== RECORDS PROVIDED ==
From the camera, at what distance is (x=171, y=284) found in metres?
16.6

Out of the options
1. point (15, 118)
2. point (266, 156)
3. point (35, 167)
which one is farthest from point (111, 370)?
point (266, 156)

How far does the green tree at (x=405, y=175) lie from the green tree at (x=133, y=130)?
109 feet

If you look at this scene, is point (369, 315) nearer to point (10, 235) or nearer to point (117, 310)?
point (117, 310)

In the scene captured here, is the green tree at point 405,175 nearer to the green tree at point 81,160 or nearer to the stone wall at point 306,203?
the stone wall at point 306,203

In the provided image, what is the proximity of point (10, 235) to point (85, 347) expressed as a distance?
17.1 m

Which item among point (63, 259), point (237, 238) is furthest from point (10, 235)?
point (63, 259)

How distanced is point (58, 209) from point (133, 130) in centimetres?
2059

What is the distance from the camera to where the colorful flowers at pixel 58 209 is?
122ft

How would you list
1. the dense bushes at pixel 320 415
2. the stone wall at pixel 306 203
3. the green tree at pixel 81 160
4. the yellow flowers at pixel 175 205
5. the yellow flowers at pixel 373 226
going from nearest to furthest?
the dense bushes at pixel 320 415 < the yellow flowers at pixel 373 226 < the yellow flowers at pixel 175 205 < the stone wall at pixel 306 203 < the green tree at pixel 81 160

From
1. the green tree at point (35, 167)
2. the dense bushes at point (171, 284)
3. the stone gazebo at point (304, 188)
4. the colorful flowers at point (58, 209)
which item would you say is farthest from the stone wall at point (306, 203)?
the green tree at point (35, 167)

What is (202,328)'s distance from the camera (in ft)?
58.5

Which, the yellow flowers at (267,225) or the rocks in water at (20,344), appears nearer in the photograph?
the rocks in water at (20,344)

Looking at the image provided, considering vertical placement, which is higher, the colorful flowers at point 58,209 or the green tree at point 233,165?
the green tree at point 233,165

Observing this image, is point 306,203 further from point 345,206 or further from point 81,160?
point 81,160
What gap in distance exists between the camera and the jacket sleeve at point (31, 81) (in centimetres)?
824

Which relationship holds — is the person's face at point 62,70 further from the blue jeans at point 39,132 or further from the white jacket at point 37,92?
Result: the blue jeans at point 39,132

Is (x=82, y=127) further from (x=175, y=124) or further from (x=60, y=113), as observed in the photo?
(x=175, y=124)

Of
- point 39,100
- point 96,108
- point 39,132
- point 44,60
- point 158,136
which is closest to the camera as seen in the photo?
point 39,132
===
• REQUIREMENTS: Turn every line of the items above into a numbered list, dropping the blank lines.

• EXPECTED ANSWER:
1. From the camera, at what distance is (x=171, y=284) found in metres?
2. 16.6
3. Out of the options
4. 1. point (15, 118)
5. 2. point (266, 156)
6. 3. point (35, 167)
7. which one is farthest from point (111, 370)?
8. point (266, 156)
9. How far does the green tree at (x=405, y=175) lie from the green tree at (x=133, y=130)?
10. 109 feet
11. If you look at this scene, is point (369, 315) nearer to point (10, 235) or nearer to point (117, 310)?
12. point (117, 310)
13. In the scene captured here, is the green tree at point 405,175 nearer to the green tree at point 81,160 or nearer to the stone wall at point 306,203?
14. the stone wall at point 306,203
15. In the provided image, what is the proximity of point (10, 235) to point (85, 347) expressed as a distance?
16. 17.1 m
17. Which item among point (63, 259), point (237, 238) is furthest from point (10, 235)?
18. point (63, 259)
19. How distanced is point (58, 209) from point (133, 130) in centimetres?
20. 2059
21. What is the distance from the camera to where the colorful flowers at pixel 58 209 is?
22. 122ft
23. How would you list
24. 1. the dense bushes at pixel 320 415
25. 2. the stone wall at pixel 306 203
26. 3. the green tree at pixel 81 160
27. 4. the yellow flowers at pixel 175 205
28. 5. the yellow flowers at pixel 373 226
29. going from nearest to furthest?
30. the dense bushes at pixel 320 415 < the yellow flowers at pixel 373 226 < the yellow flowers at pixel 175 205 < the stone wall at pixel 306 203 < the green tree at pixel 81 160
31. From
32. 1. the green tree at point (35, 167)
33. 2. the dense bushes at point (171, 284)
34. 3. the stone gazebo at point (304, 188)
35. 4. the colorful flowers at point (58, 209)
36. which item would you say is farthest from the stone wall at point (306, 203)?
37. the green tree at point (35, 167)
38. What is (202,328)'s distance from the camera (in ft)?
39. 58.5
40. Which, the yellow flowers at (267,225) or the rocks in water at (20,344), appears nearer in the photograph?
41. the rocks in water at (20,344)
42. Looking at the image provided, considering vertical placement, which is higher, the colorful flowers at point 58,209 or the green tree at point 233,165?
43. the green tree at point 233,165
44. Observing this image, is point 306,203 further from point 345,206 or further from point 81,160?
45. point 81,160
46. What gap in distance exists between the camera and the jacket sleeve at point (31, 81) (in centimetres)?
47. 824
48. Which relationship holds — is the person's face at point 62,70 further from the blue jeans at point 39,132 or further from the white jacket at point 37,92?
49. Result: the blue jeans at point 39,132
50. Is (x=82, y=127) further from (x=175, y=124) or further from (x=60, y=113), as observed in the photo?
51. (x=175, y=124)
52. Of
53. - point 39,100
54. - point 96,108
55. - point 39,132
56. - point 44,60
57. - point 158,136
58. which is closest to the camera as seen in the photo?
59. point 39,132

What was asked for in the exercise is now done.